12. A 68-year-old person living with HIV takes 11 chronic medications and has age-related declines in renal and hepatic function. Integrating the effects of aging, polypharmacy, and a boosted regimen, which statement best captures the dominant pharmacologic concern?

  • A) Aging eliminates the need for interaction checking because metabolism slows uniformly
  • B) Polypharmacy lowers interaction risk by diluting any single drug effect
  • C) A boosted regimen layered onto extensive polypharmacy and reduced organ reserve markedly raises the probability of clinically significant interactions and adverse effects
  • D) Reduced hepatic blood flow protects against CYP3A4-mediated interactions
  • E) Renal decline is irrelevant because modern antiretrovirals are never renally cleared

ANSWER: C

Rationale:

Option C is correct. The combination of a CYP3A4-inhibiting booster, a high pill burden, and diminished renal and hepatic reserve compounds interaction and toxicity risk: each added CYP3A4 substrate is more affected, and reduced clearance widens exposure swings. This is why older patients on boosted regimens with polypharmacy require careful interaction screening.

  • Option A: Option A is incorrect. Aging increases, rather than removes, the need for interaction vigilance.
  • Option B: Option B is incorrect. Polypharmacy raises, not lowers, the probability of clinically relevant interactions.
  • Option D: Option D is incorrect. Reduced hepatic blood flow tends to increase exposure to hepatically metabolized agents rather than protect against interactions.
  • Option E: Option E is incorrect. Several antiretrovirals and fixed-dose components are renally cleared, so renal decline is clinically relevant.

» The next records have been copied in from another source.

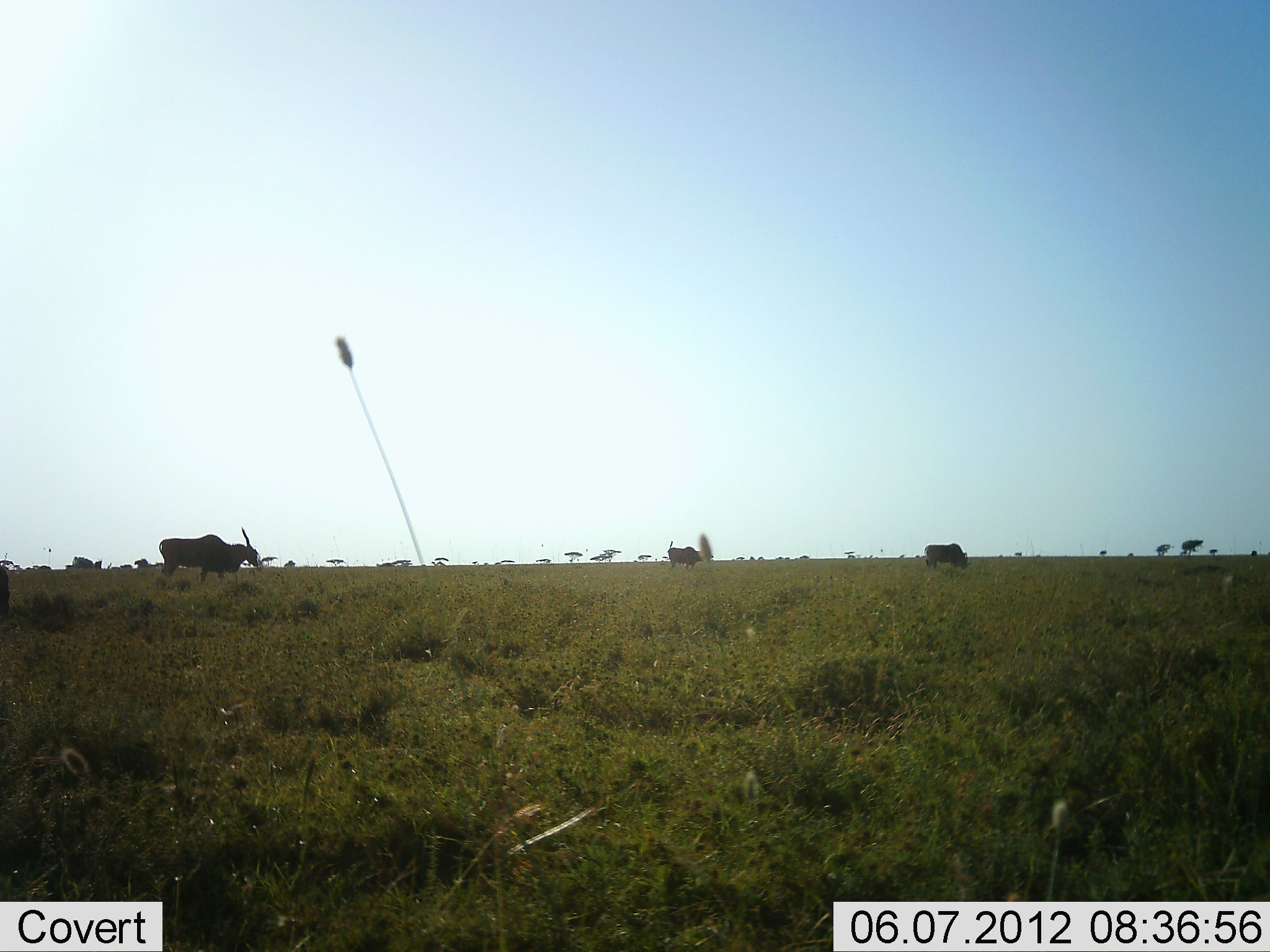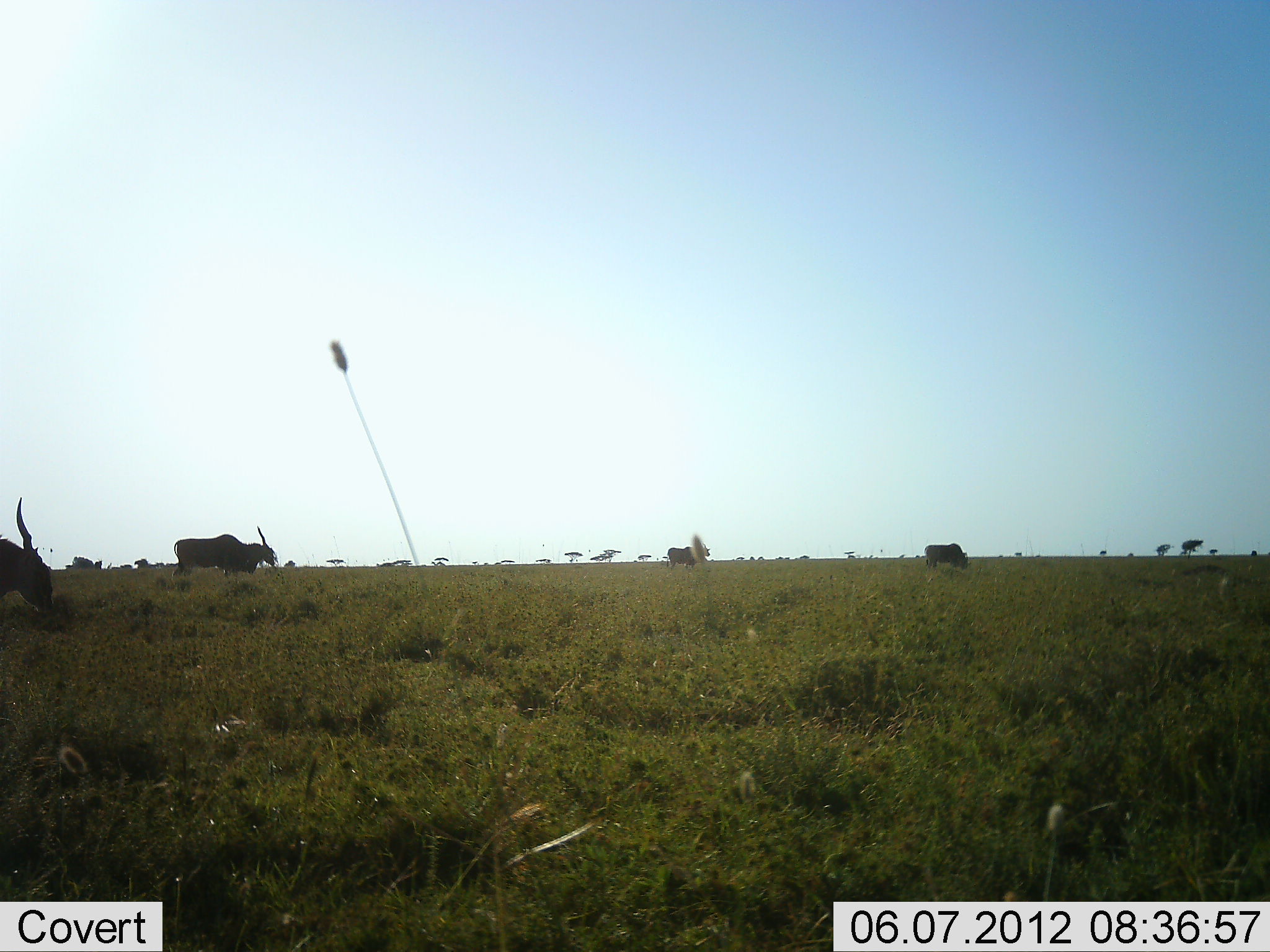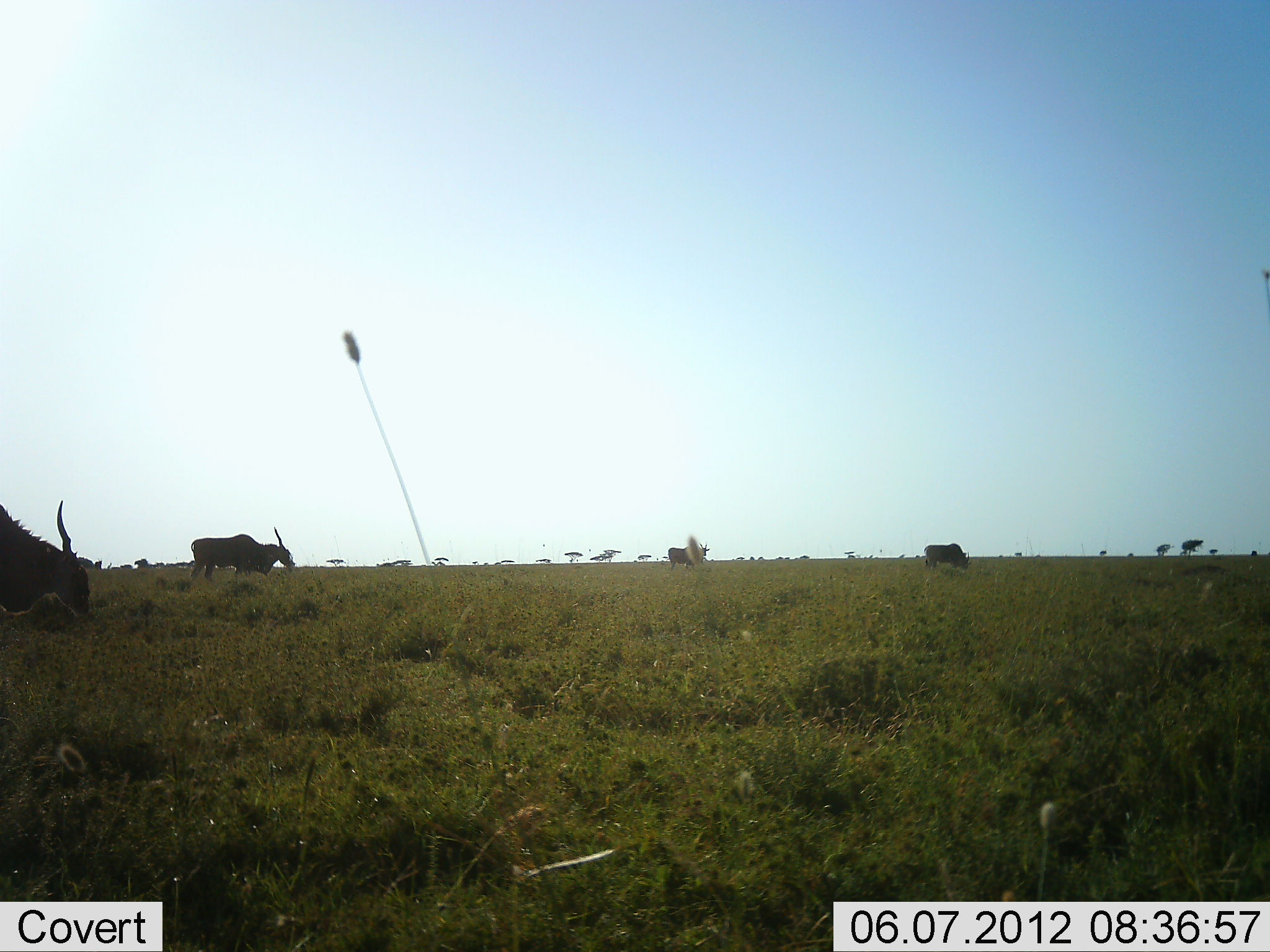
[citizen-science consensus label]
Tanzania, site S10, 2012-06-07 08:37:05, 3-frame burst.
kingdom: Animalia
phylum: Chordata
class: Mammalia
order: Artiodactyla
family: Bovidae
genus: Tragelaphus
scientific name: Tragelaphus oryx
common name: eland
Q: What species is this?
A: Eland (Tragelaphus oryx).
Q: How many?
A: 4.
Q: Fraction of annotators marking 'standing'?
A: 50%.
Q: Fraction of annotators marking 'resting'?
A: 10%.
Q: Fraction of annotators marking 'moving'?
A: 80%.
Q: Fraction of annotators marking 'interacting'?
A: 0%.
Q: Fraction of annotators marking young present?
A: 0%.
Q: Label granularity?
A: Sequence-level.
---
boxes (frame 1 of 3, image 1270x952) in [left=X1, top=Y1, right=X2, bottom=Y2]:
animal: [left=159, top=526, right=258, bottom=583]; [left=924, top=543, right=970, bottom=571]; [left=667, top=540, right=703, bottom=569]; [left=0, top=566, right=10, bottom=617]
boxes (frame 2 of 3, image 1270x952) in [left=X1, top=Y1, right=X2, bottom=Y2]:
animal: [left=0, top=497, right=53, bottom=615]; [left=174, top=526, right=275, bottom=577]; [left=666, top=543, right=711, bottom=569]; [left=924, top=544, right=969, bottom=570]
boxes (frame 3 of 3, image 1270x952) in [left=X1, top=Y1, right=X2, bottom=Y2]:
animal: [left=0, top=500, right=90, bottom=621]; [left=190, top=526, right=295, bottom=581]; [left=924, top=544, right=973, bottom=570]; [left=668, top=543, right=710, bottom=569]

13. A patient with a 10-year cardiovascular risk above 20% is on a boosted protease inhibitor regimen with abacavir and now needs lipid lowering. Integrating the abacavir myocardial infarction signal, the lipid effects of boosted protease inhibitors, and statin interaction safety, which combined plan is most appropriate?

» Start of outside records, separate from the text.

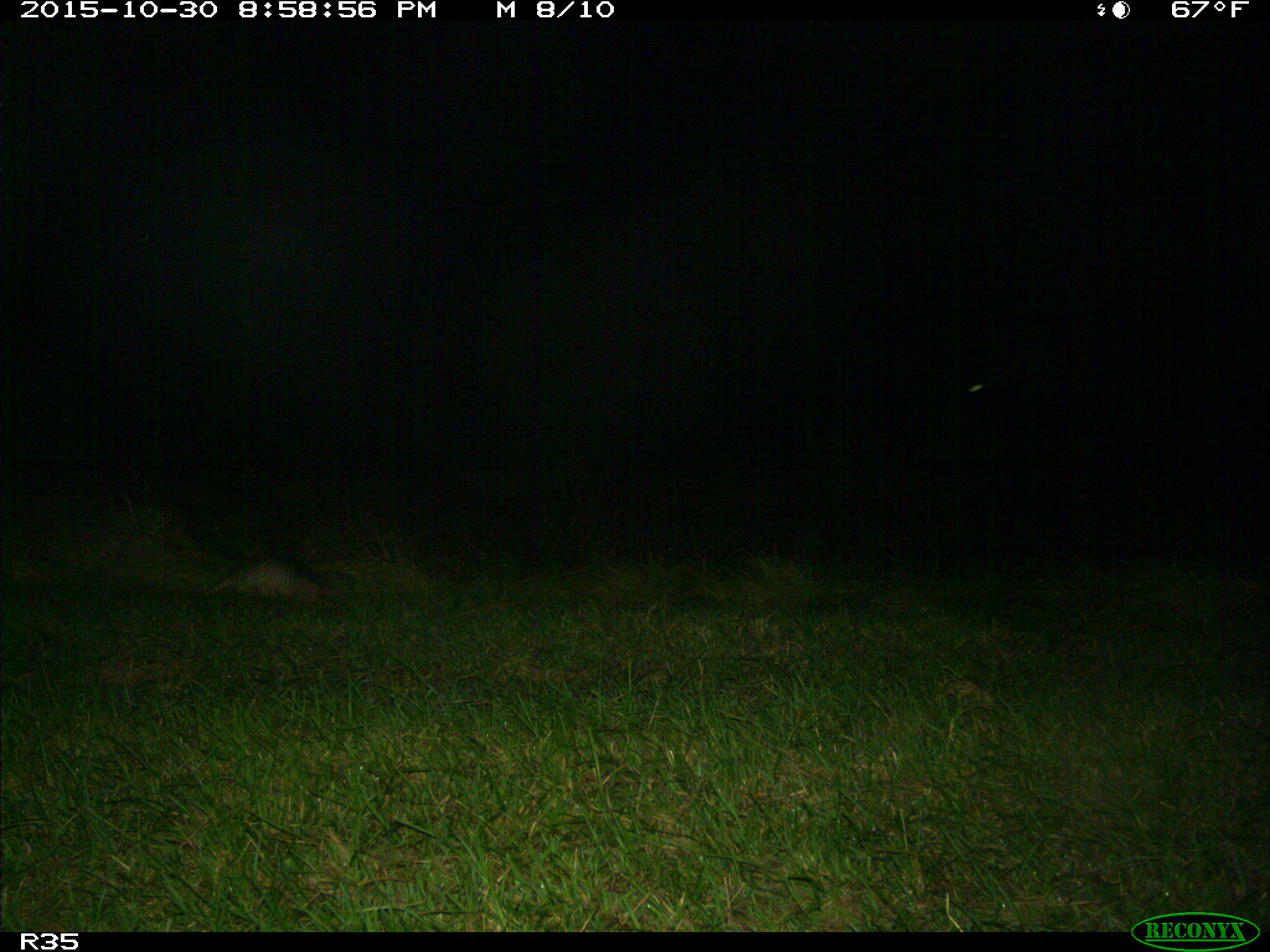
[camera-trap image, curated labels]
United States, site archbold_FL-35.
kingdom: Animalia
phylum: Chordata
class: Mammalia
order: Cingulata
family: Dasypodidae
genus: Dasypus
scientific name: Dasypus novemcinctus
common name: nine-banded armadillo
Dasypus novemcinctus (nine-banded armadillo).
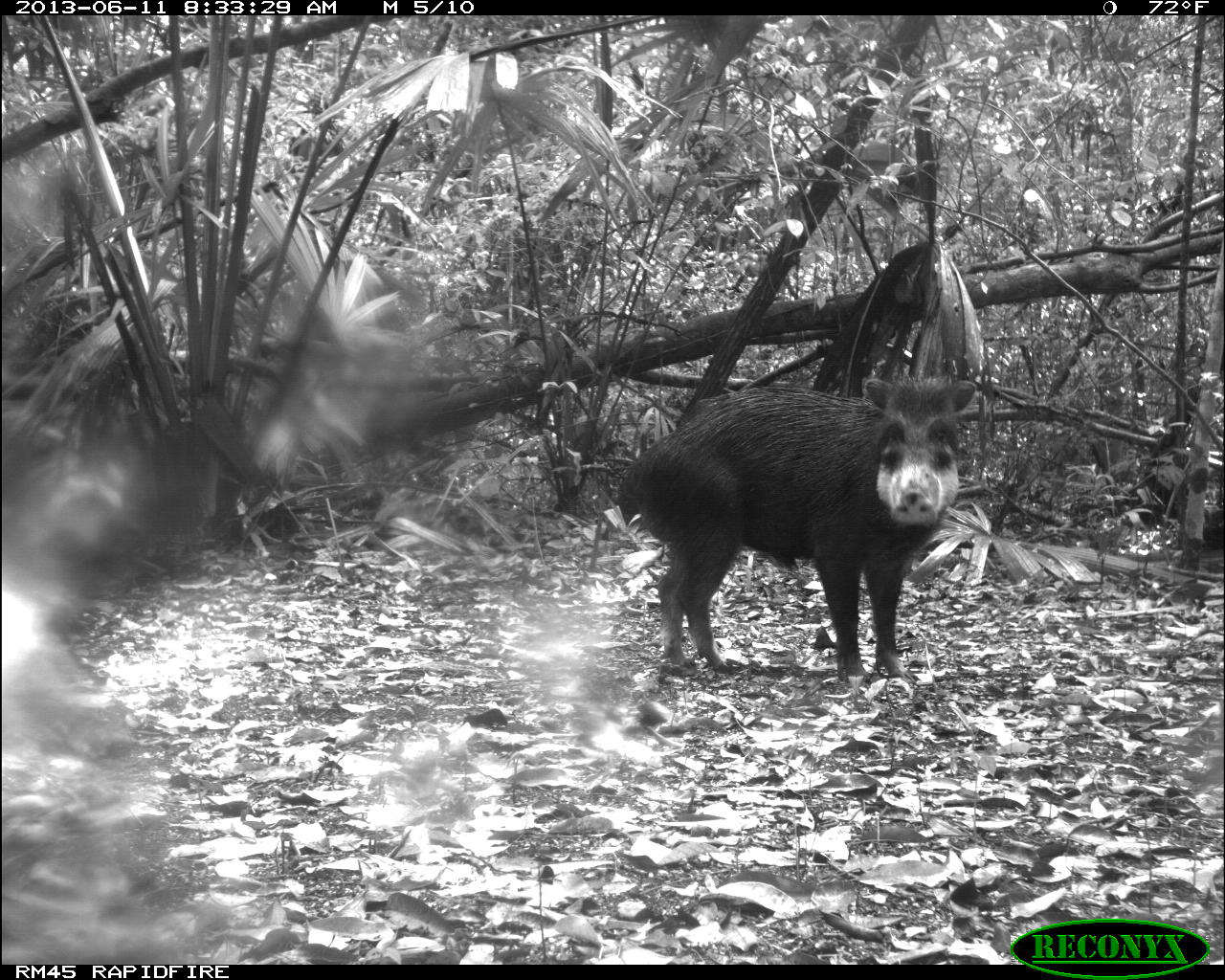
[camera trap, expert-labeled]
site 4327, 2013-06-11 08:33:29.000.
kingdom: Animalia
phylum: Chordata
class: Mammalia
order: Artiodactyla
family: Tayassuidae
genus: Tayassu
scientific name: Tayassu pecari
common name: white-lipped peccary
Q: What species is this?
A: Tayassu pecari (white-lipped peccary).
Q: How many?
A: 5.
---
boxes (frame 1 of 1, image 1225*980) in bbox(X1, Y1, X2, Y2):
tayassu pecari: bbox(614, 372, 984, 682)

  • A) Continue abacavir, add simvastatin at high dose
  • B) Continue abacavir, add lovastatin
  • C) Continue abacavir and add no statin because the regimen itself lowers risk
  • D) Replace abacavir with a tenofovir-based backbone if feasible, and use rosuvastatin or pravastatin with attention to transporter interactions
  • E) Keep the boosted protease inhibitor and abacavir and add maximum-dose atorvastatin

ANSWER: D

Rationale:

Option D is correct. In a high-cardiovascular-risk patient, abacavir is best avoided when an alternative backbone is available, given its myocardial infarction signal; rosuvastatin and pravastatin are the safest statins with boosted protease inhibitors, with attention to the OATP1B1 transporter interaction that can raise rosuvastatin levels. This plan integrates backbone selection, the regimen's lipid effects, and statin safety.

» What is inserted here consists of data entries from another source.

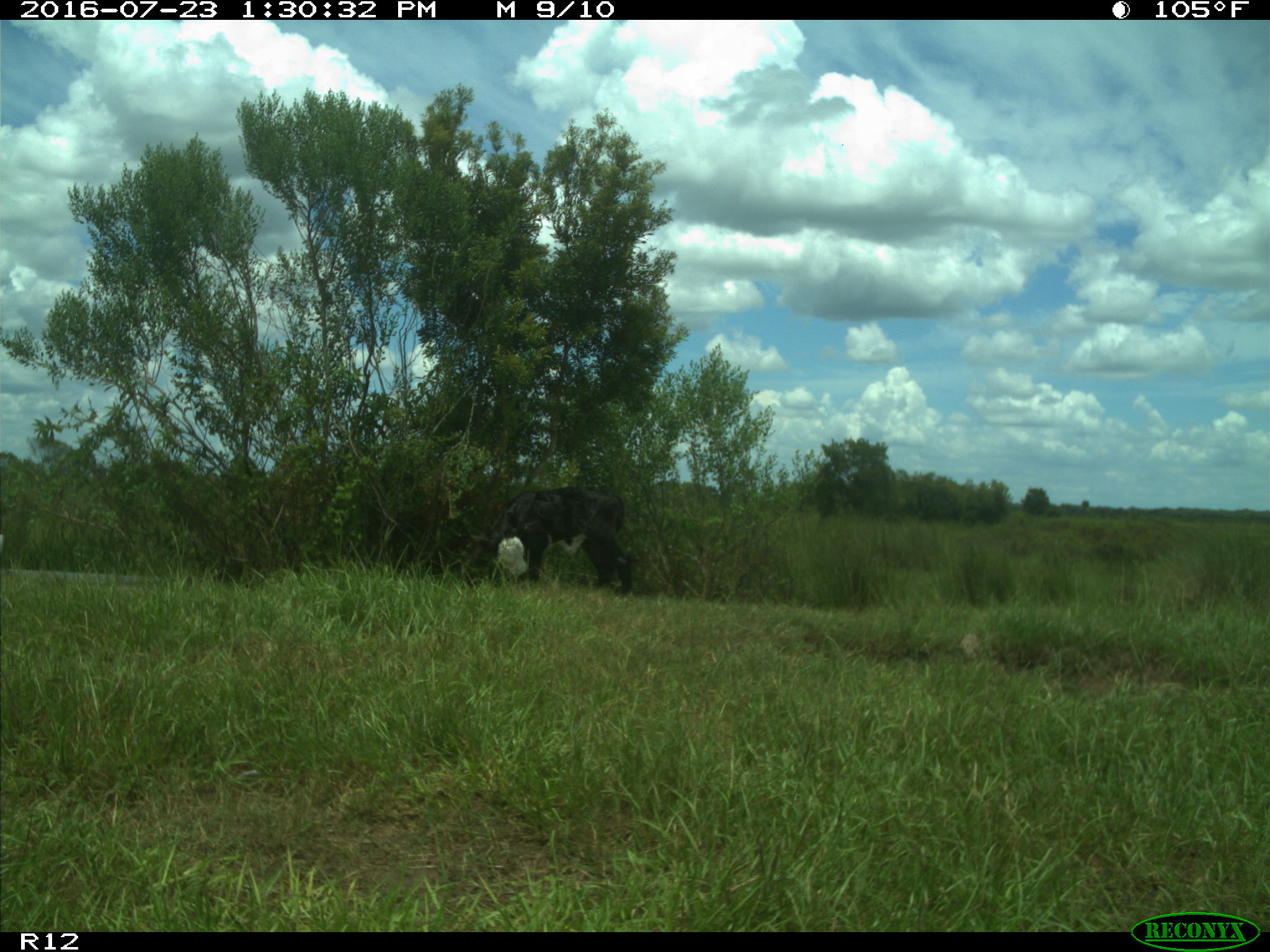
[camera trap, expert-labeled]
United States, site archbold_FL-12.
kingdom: Animalia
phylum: Chordata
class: Mammalia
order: Artiodactyla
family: Bovidae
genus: Bos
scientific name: Bos taurus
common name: domestic cow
Bos taurus (domestic cow).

  • Option A: Option A is incorrect. Simvastatin is contraindicated with boosted protease inhibitors, and retaining abacavir ignores the cardiovascular signal.
  • Option B: Option B is incorrect. Lovastatin is likewise contraindicated with boosted protease inhibitors.
  • Option C: Option C is incorrect. Withholding indicated lipid lowering and keeping abacavir does not reduce the elevated cardiovascular risk.
  • Option E: Option E is incorrect. Atorvastatin must be dose-limited with boosted protease inhibitors, and keeping abacavir disregards the cardiovascular signal.